**Rows of spatial question data**
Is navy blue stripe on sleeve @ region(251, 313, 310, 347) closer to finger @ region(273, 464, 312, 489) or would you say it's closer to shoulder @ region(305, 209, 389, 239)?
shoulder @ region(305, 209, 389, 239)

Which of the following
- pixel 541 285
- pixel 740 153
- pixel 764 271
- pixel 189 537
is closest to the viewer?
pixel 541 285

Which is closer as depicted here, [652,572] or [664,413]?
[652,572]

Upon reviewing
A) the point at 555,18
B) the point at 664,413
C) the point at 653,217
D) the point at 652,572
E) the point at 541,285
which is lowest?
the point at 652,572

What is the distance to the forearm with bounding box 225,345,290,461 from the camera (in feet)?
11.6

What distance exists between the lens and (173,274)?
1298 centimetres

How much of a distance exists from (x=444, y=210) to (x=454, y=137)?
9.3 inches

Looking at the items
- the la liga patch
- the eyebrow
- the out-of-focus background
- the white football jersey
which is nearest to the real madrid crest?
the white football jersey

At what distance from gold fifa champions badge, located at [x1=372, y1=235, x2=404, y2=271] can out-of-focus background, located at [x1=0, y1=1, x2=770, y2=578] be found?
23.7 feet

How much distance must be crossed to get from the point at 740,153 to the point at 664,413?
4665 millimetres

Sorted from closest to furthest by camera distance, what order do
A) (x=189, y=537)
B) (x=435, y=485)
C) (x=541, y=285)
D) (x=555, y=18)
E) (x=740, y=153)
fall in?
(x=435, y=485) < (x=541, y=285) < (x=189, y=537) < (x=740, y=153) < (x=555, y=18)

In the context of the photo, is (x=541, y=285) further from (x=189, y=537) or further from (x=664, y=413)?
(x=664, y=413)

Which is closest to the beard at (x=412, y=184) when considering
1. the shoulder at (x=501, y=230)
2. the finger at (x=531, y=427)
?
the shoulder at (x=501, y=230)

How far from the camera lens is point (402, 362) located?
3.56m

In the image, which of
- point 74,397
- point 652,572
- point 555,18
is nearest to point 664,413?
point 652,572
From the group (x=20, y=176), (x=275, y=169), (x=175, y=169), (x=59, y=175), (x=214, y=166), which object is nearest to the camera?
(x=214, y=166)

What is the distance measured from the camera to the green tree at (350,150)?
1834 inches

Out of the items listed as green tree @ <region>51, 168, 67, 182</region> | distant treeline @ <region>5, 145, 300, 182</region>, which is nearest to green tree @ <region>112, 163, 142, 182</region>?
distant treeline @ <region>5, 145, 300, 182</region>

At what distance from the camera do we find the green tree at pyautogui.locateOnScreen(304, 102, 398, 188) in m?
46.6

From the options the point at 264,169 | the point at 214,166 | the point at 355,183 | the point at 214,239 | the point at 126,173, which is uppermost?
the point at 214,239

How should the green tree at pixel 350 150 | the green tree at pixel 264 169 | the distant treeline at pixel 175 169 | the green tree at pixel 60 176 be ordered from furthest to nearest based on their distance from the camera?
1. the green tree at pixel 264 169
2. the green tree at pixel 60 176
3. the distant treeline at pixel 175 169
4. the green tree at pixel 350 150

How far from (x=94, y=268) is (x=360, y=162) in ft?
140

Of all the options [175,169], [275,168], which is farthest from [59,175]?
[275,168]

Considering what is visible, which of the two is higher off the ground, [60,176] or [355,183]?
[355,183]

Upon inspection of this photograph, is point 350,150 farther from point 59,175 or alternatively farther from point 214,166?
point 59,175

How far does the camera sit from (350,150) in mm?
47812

**What is asked**
Copy every one of the lines above without changing anything.

**Solution**
Is navy blue stripe on sleeve @ region(251, 313, 310, 347) closer to finger @ region(273, 464, 312, 489) or would you say it's closer to shoulder @ region(305, 209, 389, 239)?
shoulder @ region(305, 209, 389, 239)

Which of the following
- pixel 541 285
- pixel 740 153
- pixel 764 271
- pixel 189 537
is closest to the viewer?
pixel 541 285

Which is closer as depicted here, [652,572] or [664,413]?
[652,572]

Upon reviewing
A) the point at 555,18
B) the point at 664,413
C) the point at 653,217
D) the point at 652,572
E) the point at 541,285
which is lowest?
the point at 652,572

What is the distance to the forearm with bounding box 225,345,290,461 from the camera (in feet)?
11.6

What distance exists between the lens and (173,274)?
1298 centimetres

How much of a distance exists from (x=444, y=210) to (x=454, y=137)?
9.3 inches

Looking at the items
- the la liga patch
- the eyebrow
- the out-of-focus background
- the white football jersey
which is nearest to the real madrid crest?
the white football jersey

At what distance from gold fifa champions badge, located at [x1=372, y1=235, x2=404, y2=271] can out-of-focus background, located at [x1=0, y1=1, x2=770, y2=578] be found?
23.7 feet

How much distance must be crossed to get from the point at 740,153 to the point at 664,413?
4665 millimetres

Sorted from closest to furthest by camera distance, what order do
A) (x=189, y=537)
B) (x=435, y=485)
C) (x=541, y=285)
D) (x=555, y=18)
E) (x=740, y=153)
fall in?
(x=435, y=485) < (x=541, y=285) < (x=189, y=537) < (x=740, y=153) < (x=555, y=18)

In the context of the photo, is (x=541, y=285) further from (x=189, y=537) or further from (x=664, y=413)?
(x=664, y=413)

Which is closest to the beard at (x=412, y=184) when considering
1. the shoulder at (x=501, y=230)
2. the finger at (x=531, y=427)
?
the shoulder at (x=501, y=230)

How far from the camera lens is point (402, 362) located?
3.56m

In the image, which of
- point 74,397
- point 652,572
- point 555,18
is nearest to point 664,413?
point 652,572
From the group (x=20, y=176), (x=275, y=169), (x=175, y=169), (x=59, y=175), (x=214, y=166), which object is nearest to the camera?
(x=214, y=166)

What is the distance measured from the camera to the green tree at (350,150)?
1834 inches

Out of the items listed as green tree @ <region>51, 168, 67, 182</region> | distant treeline @ <region>5, 145, 300, 182</region>, which is nearest to green tree @ <region>112, 163, 142, 182</region>?
distant treeline @ <region>5, 145, 300, 182</region>

At what distance from the camera do we find the green tree at pyautogui.locateOnScreen(304, 102, 398, 188) in m?
46.6

From the options the point at 264,169 | the point at 214,166 | the point at 355,183 | the point at 214,239 | the point at 126,173, which is uppermost?
the point at 214,239

How should the green tree at pixel 350 150 | the green tree at pixel 264 169 | the distant treeline at pixel 175 169 | the green tree at pixel 60 176 be ordered from furthest to nearest based on their distance from the camera?
1. the green tree at pixel 264 169
2. the green tree at pixel 60 176
3. the distant treeline at pixel 175 169
4. the green tree at pixel 350 150

How far from (x=94, y=268) is (x=360, y=162) in ft?
140

Of all the options [175,169], [275,168], which is farthest from [59,175]?
[275,168]

Considering what is visible, which of the two is higher off the ground, [60,176] or [355,183]?
[355,183]

Upon inspection of this photograph, is point 350,150 farther from point 59,175 or alternatively farther from point 214,166?
point 59,175

How far does the camera sit from (350,150) in mm?
47812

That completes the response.